To protect consumers from adverse health effects, state legislatures have turned to regulating consumer products, specifically food packaging products, containing PFAS. Food packaging uses chemicals to convert raw materials into consumer-ready food packaging materials, like grease-resistant packaging that resembles paper or cardboard. These restrictions largely target PFAS intentionally added to food packaging, since trace amounts of PFAS often shows up in products unintentionally by virtue of their ubiquitous presence among manufacturers of all industries.
In 2023, California, Connecticut, Maine, New York and Vermont will see laws and regulations restricting “forever chemicals” take effect.
New York’s Hazardous Packaging Act took effect on December 31 and bans the sale of intentionally added PFAS in paper-based food packaging intended for direct food contact in the state. This includes products made from paper, paperboard or other plant-derived materials, such as cups, plates and bowls.
In Maine, the first mandate of LD 1503 took effect on January 1, requiring a PFAS phaseout for rugs, carpets and fabric treatments. The legislation is the first in the nation to ban intentionally added PFAS from all products of any kind sold in the state by 2030 and has spaced out deadlines to allow industries to adapt.
Intentionally added PFAS bans in food packaging in Colorado, Hawaii, Maryland, Minnesota and Rhode Island are scheduled to take effect in 2024.

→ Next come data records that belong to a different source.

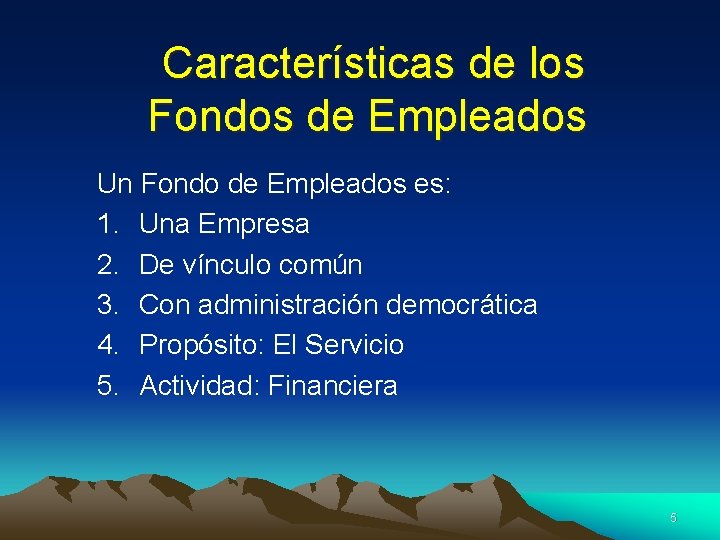 Características de los Fondos de Empleados

Un Fondo de Empleados es:
1. Una Empresa
2. De vínculo común
3. Con administración democrática
4. Propósito: El Servicio
5. Actividad: Financiera

6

Other states, like Michigan and Washington, have empowered state regulators and agency officials to deal with PFAS rather than target specific products, reports Pew Trusts. Michigan brought together seven state agencies to form the Michigan PFAS Action Response Team, focused on testing and regulating PFAS compounds in drinking water, groundwater and surface water. Although focusing on water quality, consumer products will most likely grab the state’s attention next. In Washington, the state Department of Ecology is now authorized to issue PFAS regulations within three years, amended from the previous regulatory timeline of phasing out PFAS by 2030. FOCUS will continue to monitor state legislative developments on studying and banning PFAS in consumer products.